Thai military ruler: Beijing gets us, Washington doesn’t

Chinese and U.S. soldiers stand in formation during a ceremony for a new facility at Ban Nhong-Plong Elementary School, located in Chai Badan District, Thailand, Jan. 24, 2015. As part of Exercise Cobra Gold 2015, a combined force of U.S., Chinese and Thai military engineers worked on the building. The structure will serve as a town meeting center and school cafeteria.


By ERIK SLAVIN | STARS AND STRIPES Published: February 9, 2015

Some 3,600 U.S. servicemembers are participating in Cobra Gold 2015 amid a diplomatic row that could have long-term repercussions on the security picture in Southeast Asia.

The long-running annual exercise, which had its ceremonial kickoff Monday, never seemed to be in doubt despite U.S. concerns over host nation Thailand’s military coup last May.

The U.S. values Thailand’s location and well-equipped bases as strategically critical, while Thailand values access to U.S. tactics and procedures.

This year’s exercise will feature less live-fire and more humanitarian operations, but that won’t bother most of the roughly two dozen participant and observer nations, who desire Cobra Gold largely for the relationships they can forge with each other.

Despite the apparent triumph of pragmatism at Cobra Gold, the strident Thai objections over Assistant Secretary of State Daniel Russel’s critical remarks of the military junta during a visit to Bangkok last month shouldn’t be dismissed as political theater.

Thailand, like many other nations in the region, is determining how to balance its interests between the United States and China, whose interests often diverge over regional security. The recent perceived slight by Russel could slowly push Thailand closer to China’s camp, said Anthony Davis, a Bangkok-based analyst with IHS-Jane’s Military and Security Assessments.

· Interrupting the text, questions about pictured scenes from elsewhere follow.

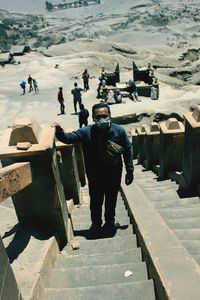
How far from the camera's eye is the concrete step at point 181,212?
496 centimetres

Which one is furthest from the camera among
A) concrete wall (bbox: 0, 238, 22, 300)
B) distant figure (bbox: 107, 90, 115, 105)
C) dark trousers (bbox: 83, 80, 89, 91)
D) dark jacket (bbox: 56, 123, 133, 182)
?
dark trousers (bbox: 83, 80, 89, 91)

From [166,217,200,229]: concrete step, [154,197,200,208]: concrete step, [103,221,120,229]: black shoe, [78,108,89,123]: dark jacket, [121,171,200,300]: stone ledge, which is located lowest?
[78,108,89,123]: dark jacket

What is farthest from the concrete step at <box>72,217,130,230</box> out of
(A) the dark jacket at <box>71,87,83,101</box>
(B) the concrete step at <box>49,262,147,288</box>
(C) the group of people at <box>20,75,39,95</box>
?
(C) the group of people at <box>20,75,39,95</box>

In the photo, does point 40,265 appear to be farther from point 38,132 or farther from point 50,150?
point 38,132

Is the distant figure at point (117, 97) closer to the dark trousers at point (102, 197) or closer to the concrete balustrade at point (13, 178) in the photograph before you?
the dark trousers at point (102, 197)

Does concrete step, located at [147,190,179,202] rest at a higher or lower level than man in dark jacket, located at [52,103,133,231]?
lower

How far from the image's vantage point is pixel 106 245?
15.6 feet

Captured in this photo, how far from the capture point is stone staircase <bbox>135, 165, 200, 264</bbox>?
4125 mm

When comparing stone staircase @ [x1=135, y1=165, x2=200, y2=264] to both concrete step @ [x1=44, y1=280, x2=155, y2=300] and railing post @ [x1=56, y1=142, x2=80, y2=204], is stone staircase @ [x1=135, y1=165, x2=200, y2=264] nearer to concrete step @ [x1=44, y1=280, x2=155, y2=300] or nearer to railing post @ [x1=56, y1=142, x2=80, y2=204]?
concrete step @ [x1=44, y1=280, x2=155, y2=300]

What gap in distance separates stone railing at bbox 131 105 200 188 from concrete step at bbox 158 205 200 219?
66 cm

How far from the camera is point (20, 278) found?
3.38 metres

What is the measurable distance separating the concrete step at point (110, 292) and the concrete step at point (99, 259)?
2.15 feet

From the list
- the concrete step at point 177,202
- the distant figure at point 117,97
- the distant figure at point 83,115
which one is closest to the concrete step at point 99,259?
the concrete step at point 177,202

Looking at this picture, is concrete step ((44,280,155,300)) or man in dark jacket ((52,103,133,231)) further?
man in dark jacket ((52,103,133,231))
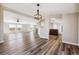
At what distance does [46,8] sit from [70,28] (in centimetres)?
71

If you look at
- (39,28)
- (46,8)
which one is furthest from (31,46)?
(46,8)

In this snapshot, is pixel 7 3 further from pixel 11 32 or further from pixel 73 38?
pixel 73 38

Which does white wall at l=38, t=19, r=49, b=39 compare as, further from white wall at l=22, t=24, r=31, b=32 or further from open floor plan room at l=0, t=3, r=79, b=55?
white wall at l=22, t=24, r=31, b=32

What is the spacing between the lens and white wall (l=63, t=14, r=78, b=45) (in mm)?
1982

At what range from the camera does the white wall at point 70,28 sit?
6.50 ft

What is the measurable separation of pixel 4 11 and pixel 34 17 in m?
0.65

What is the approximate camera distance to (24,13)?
1990 millimetres

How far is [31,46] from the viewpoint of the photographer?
197cm

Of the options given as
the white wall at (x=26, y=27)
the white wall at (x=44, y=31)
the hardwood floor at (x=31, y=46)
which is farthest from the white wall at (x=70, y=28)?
the white wall at (x=26, y=27)

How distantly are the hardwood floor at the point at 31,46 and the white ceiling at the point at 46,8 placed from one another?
531 millimetres

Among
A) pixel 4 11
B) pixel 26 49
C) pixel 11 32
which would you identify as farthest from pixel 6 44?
pixel 4 11

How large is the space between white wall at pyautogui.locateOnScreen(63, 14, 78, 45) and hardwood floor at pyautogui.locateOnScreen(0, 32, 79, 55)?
A: 0.14 meters

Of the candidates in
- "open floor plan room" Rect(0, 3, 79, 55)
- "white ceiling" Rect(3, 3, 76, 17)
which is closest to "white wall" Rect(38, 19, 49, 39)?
"open floor plan room" Rect(0, 3, 79, 55)

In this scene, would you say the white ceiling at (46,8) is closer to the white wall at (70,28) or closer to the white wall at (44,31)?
the white wall at (70,28)
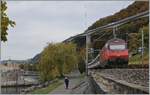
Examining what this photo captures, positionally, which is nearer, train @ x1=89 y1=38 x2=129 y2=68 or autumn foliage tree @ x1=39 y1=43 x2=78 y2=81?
train @ x1=89 y1=38 x2=129 y2=68

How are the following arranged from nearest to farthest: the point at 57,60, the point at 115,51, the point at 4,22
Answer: the point at 4,22
the point at 115,51
the point at 57,60

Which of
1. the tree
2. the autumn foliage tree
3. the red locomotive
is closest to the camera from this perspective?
the tree

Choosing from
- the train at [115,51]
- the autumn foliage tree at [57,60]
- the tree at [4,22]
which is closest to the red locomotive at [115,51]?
the train at [115,51]

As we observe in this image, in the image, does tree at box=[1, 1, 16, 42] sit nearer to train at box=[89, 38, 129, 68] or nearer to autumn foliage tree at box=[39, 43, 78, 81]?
train at box=[89, 38, 129, 68]

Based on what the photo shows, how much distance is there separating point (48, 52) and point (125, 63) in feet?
118

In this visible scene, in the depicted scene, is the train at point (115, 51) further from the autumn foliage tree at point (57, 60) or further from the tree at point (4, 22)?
the autumn foliage tree at point (57, 60)

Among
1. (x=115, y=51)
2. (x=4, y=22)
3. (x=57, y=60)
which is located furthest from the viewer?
(x=57, y=60)

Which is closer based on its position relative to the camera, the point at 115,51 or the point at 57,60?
the point at 115,51

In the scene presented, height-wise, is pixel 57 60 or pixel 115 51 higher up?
pixel 57 60

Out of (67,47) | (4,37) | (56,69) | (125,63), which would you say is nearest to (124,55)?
(125,63)

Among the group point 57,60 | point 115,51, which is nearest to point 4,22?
point 115,51

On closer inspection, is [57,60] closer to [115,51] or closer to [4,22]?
[115,51]

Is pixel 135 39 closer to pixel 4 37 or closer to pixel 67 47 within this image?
pixel 67 47

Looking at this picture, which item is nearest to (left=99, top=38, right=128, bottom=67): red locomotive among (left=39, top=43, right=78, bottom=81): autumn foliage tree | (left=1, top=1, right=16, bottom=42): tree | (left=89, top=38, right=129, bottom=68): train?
(left=89, top=38, right=129, bottom=68): train
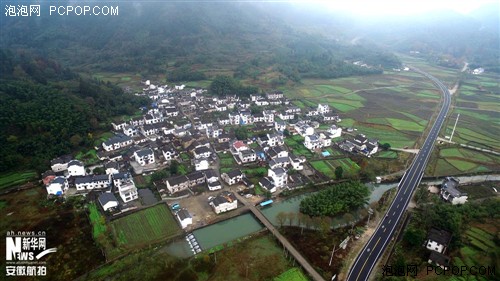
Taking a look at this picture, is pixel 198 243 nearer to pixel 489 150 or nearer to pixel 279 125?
pixel 279 125

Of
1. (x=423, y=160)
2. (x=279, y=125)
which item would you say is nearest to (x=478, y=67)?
(x=423, y=160)

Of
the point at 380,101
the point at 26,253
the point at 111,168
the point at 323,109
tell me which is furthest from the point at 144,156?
the point at 380,101

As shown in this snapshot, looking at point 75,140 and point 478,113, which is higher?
point 478,113

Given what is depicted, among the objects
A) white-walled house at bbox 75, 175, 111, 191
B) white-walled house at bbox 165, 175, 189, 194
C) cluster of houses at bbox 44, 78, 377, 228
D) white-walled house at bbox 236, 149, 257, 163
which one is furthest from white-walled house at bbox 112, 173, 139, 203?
white-walled house at bbox 236, 149, 257, 163

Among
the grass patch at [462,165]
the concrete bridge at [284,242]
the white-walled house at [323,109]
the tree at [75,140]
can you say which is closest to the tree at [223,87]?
the white-walled house at [323,109]

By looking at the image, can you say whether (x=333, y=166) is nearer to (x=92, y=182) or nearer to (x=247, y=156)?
(x=247, y=156)

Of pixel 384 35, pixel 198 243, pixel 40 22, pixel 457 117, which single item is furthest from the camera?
pixel 384 35

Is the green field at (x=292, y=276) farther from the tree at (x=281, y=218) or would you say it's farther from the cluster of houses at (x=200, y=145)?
the cluster of houses at (x=200, y=145)
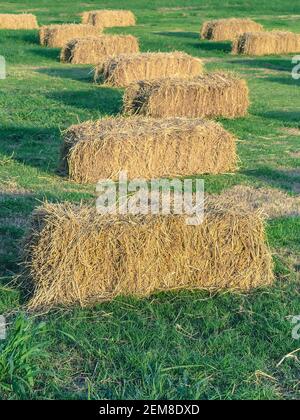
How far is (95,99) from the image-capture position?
19344 millimetres

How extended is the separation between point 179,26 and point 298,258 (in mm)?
32612

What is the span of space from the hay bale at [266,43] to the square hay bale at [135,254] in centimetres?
2224

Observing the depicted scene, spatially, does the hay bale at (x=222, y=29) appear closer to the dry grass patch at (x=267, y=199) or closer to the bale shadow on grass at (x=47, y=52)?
the bale shadow on grass at (x=47, y=52)

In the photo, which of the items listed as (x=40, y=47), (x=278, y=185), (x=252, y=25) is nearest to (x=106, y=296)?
(x=278, y=185)

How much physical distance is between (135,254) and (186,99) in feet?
32.9

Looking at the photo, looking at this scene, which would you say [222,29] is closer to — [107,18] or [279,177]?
[107,18]

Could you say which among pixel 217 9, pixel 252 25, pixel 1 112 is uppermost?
pixel 1 112

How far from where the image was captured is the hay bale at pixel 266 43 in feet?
97.1

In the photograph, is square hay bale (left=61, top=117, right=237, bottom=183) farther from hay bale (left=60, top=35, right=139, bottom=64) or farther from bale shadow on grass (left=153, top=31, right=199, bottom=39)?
bale shadow on grass (left=153, top=31, right=199, bottom=39)

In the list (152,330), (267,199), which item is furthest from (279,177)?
(152,330)

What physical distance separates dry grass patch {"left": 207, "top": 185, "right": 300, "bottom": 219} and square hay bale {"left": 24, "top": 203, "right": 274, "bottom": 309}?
190 cm

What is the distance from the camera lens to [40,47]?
31.2 m

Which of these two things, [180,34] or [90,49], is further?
[180,34]

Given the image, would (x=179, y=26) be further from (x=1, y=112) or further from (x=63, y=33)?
(x=1, y=112)
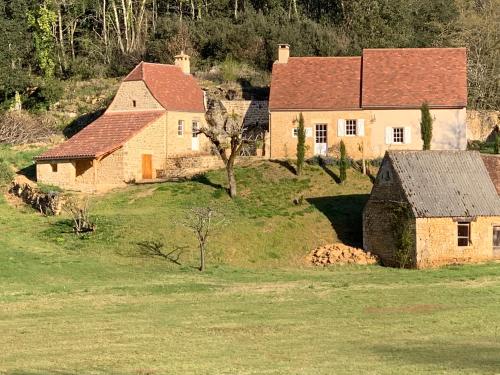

“In a decade or 15 years, this may be seen as a watershed moment in a mutual recalibration of the (U.S.-Thai) relationship, which will entail a downgrading,” Davis said.

Russel bluntly discussed the coup and prosecution of Thailand’s democratically elected government, which the military and political opponents viewed as corrupt, during his Jan. 26 speech at Chulalongkorn University and in a subsequent television interview.

“Ending martial law throughout the country and removing restrictions on freedom of speech and assembly are important steps as part of a genuinely inclusive reform process that reflects the broad diversity of views within the country,” Russel said during his speech.

His comments likely wouldn’t have been taken so harshly had they been made in private, or through a spokesman in Washington. Secretary of State John Kerry and others have criticized the Thai government for crackdowns on protesters and media, book bans and other actions.

However, Thais perceived Russel as an invited guest who criticized his host. Even some Thais opposed to the military coup were angered by his comments, Davis said.

“A loss of face in this country is a cardinal sin … it is hugely important here,” Davis said.

After Russel’s departure, Thai officials summoned the U.S. Embassy’s charge d’affaires to express their displeasure.

Prime Minister Prayuth Chan-ocha, the general who led the coup, called Russel’s comments a big disappointment.

“It saddens me that the United States does not understand the reason why I had to intervene and does not understand the way we work, even though we have been close allies for years,” he told reporters.

Last week, Prayuth pointedly thanked China for understanding how Thailand works.

He met with China Defense Minister Chang Wanquan and announced a new intelligence-sharing agreement, according to media reports.

Wanquan said China had no plans to interfere with the military regime, according to the Bangkok Post.

China and the U.S. are among each other’s most important trading partners. The two nations also engage in limited military exchanges; for example, some of their servicemembers just collaborated on a humanitarian project in Thailand.

However, the two nations have vastly different visions of the future direction of the Asia-Pacific region.

China’s ambiguous claims on nearly 90 percent of the South China Sea conflict with the interpretation of international law accepted by the U.S. and most other nations. Beijing’s claims – backed by threats of force – on islands in the region either administered or claimed by U.S. allies have increased tensions. The decades-long U.S. protection of Taiwan from invasion by China simmers in the background.

Thailand has no territorial squabble with China and stands to benefit from its increasing capabilities. This could lead to a “gradual recalibration” of its security relationships, Davis said.

However, Thailand doesn’t have to choose one side. It gains regional prestige from hosting Cobra Gold and technical help fighting its southern insurgency from the United States, among other benefits. Thailand exported $27 billion in trade to the U.S. last year, a slight increase from 2013.

“This is still a couple that have got a lot in common and (have) spent a lot of time together,” Davis said of the U.S. and Thailand. “I don’t think anybody in any sense is signaling the possibility of divorce.”